L’iniziativa, promossa dal Comune di Santo Stefano d’Aspromonte, ha richiamato un pubblico attento e partecipe. Nel corso dell’incontro, la professoressa Musitano ha illustrato il percorso di ricerca alla base del volume, ricostruendo il peso avuto dalla Calabria nella storia, nella letteratura e nell’immaginario medievale europeo e riportando l’attenzione su un patrimonio culturale profondamente legato al territorio aspromontano.
La Chanson d’Aspromont e il legame con l’Aspromonte
Ad aprire ufficialmente l’incontro sono stati i saluti del sindaco di Santo Stefano d’Aspromonte, Francesco Malara, che nella sua descrizione della chanson de geste ha posto l’accento sul legame profondo tra l’opera, molto conosciuta nel Nord Europa ma quasi sconosciuta al Sud, e l’Aspromonte. A seguire è intervenuta Domenica Vitale, assessore alla Cultura e agli Eventi del Comune di Santo Stefano d’Aspromonte, che ha evidenziato il valore della ricerca condotta dall’autrice e l’importanza di iniziative in grado di rafforzare il rapporto tra comunità, territorio e patrimonio culturale.
Il dialogo con Antonella Musitano è stato introdotto e guidato dalla storica e giornalista Daniela La Cava, che ha evidenziato la solidità scientifica del lavoro e la capacità del volume di riportare alla luce la centralità della Calabria nei secoli medievali. Nel corso della serata sono stati approfonditi alcuni dei temi principali dell’opera: il ruolo dei Normanni agli albori del nuovo millennio, il Sinodo di Melfi, la figura del Prete Gianni, indicata come elemento che avrebbe consentito la datazione storica e incontestabile dell’opera, definita la più antica tra quelle conosciute, e soprattutto il personaggio di Rolandin.
Rolandin, la Durlindana e la Santa Croce
Rolandin emerge come il vero protagonista del poema: il suo eroismo, manifestato fin dalla giovane età, lo conduce all’investitura cavalleresca e al possesso della leggendaria spada Durlindana, fino al ruolo di difensore della cristianità. Nel corso dell’incontro è stato inoltre affrontato il possibile legame tra la croce portata in battaglia e la croce di polsi, insieme a numerosi altri elementi di interesse storico e simbolico che attraversano la narrazione.

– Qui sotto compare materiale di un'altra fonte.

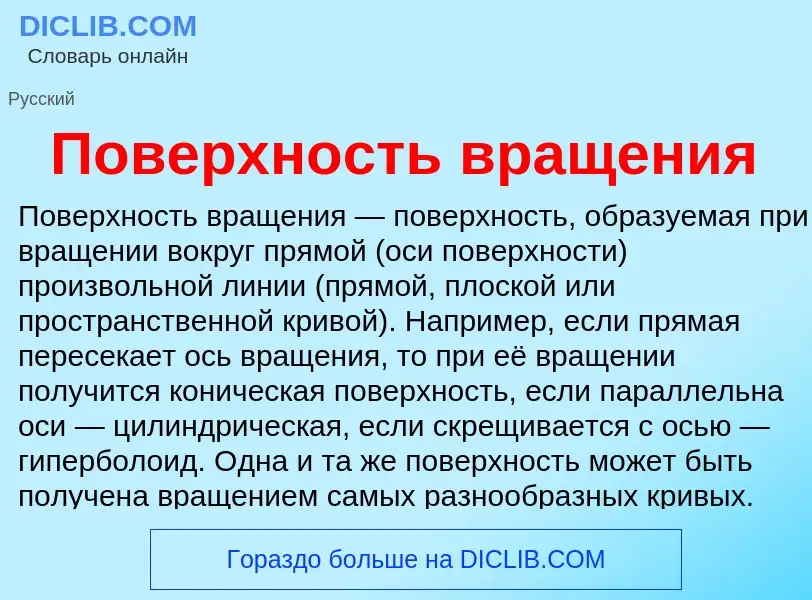 DICLIB.COM
Словарь онлайн

Русский

Поверхность вращения

Поверхность вращения — поверхность, образуемая при вращении вокруг прямой (оси поверхности) произвольной линии (прямой, плоской или пространственной кривой). Например, если прямая пересекает ось вращения, то при её вращении получится коническая поверхность, если параллельна оси — цилиндрическая, если скрещивается с осью — гиперболоид. Одна и та же поверхность может быть получена вращением самых разнообразных кривых.

Гораздо больше на DICLIB.COM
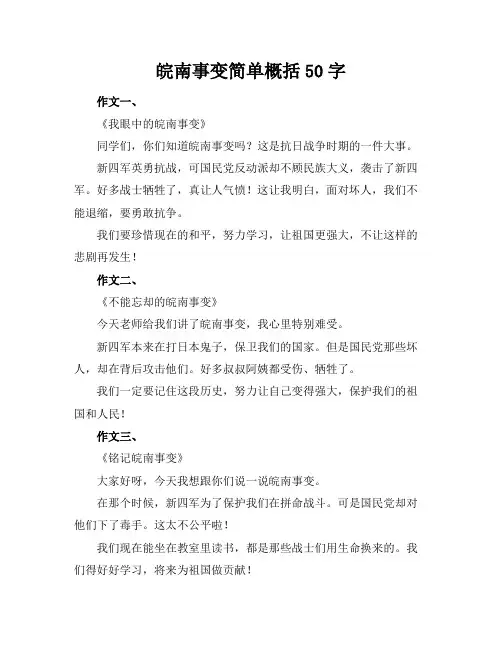 皖南事变简单概括 50 字

作文一、

《我眼中的皖南事变》

同学们，你们知道皖南事变吗？这是抗日战争时期的一件大事。

新四军英勇抗战，可国民党反动派却不顾民族大义，袭击了新四军。好多战士牺牲了，真让人气愤！这让我明白，面对坏人，我们不能退缩，要勇敢抗争。

我们要珍惜现在的和平，努力学习，让祖国更强大，不让这样的悲剧再发生！

作文二、

《不能忘却的皖南事变》

今天老师给我们讲了皖南事变，我心里特别难受。

新四军本来在打日本鬼子，保卫我们的国家。但是国民党那些坏人，却在背后攻击他们。好多叔叔阿姨都受伤、牺牲了。

我们一定要记住这段历史，努力让自己变得强大，保护我们的祖国和人民！

作文三、

《铭记皖南事变》

大家好呀，今天我想跟你们说一说皖南事变。

在那个时候，新四军为了保护我们在拼命战斗。可是国民党却对他们下了毒手。这太不公平啦！

我们现在能坐在教室里读书，都是那些战士们用生命换来的。我们得好好学习，将来为祖国做贡献！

Particolare attenzione è stata riservata anche alla veste grafica del volume. L’immagine di copertina è stata curata da Daniela La Cava ed è stata interamente realizzata a mano. La composizione riunisce in un’unica scena i principali elementi della trama e della simbologia dell’opera, da Rolandin alla Santa Croce, dall’Aspromonte all’orizzonte epico del poema, costruendo una sintesi visiva coerente con il contenuto del libro.

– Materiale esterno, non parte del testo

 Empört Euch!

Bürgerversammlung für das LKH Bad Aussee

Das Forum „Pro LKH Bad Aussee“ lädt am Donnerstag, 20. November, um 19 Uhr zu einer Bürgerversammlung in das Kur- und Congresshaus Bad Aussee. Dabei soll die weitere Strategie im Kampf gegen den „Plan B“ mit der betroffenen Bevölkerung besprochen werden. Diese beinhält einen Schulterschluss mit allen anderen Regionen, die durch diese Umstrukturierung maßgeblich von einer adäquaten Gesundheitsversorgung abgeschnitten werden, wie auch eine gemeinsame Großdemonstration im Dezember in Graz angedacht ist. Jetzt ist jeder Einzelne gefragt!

Il pubblico riscopre il ruolo della Calabria nel Medioevo
La serata si è conclusa con un vivace confronto con il pubblico, sempre più coinvolto dai temi emersi durante la presentazione e dalla riscoperta dell’importanza ricoperta dalla Calabria nel Medioevo e non solo. Il dibattito ha contribuito a rinnovare la consapevolezza del valore culturale dell’Aspromonte e dell’intera regione, mentre numerosi applausi hanno accompagnato la conclusione dell’appuntamento.
L’iniziativa si inserisce nel percorso dell’Amministrazione comunale di Santo Stefano d’Aspromonte volto a promuovere eventi dedicati alla storia, all’identità e al patrimonio culturale del territorio. Il volume “La Chanson d’Aspromont: L’Aspromonte, Rolandin, La Santa Croce – Custodi di Storia, Fede, Identità” è disponibile nelle librerie, su Amazon e attraverso i canali editoriali di WIP Edizioni.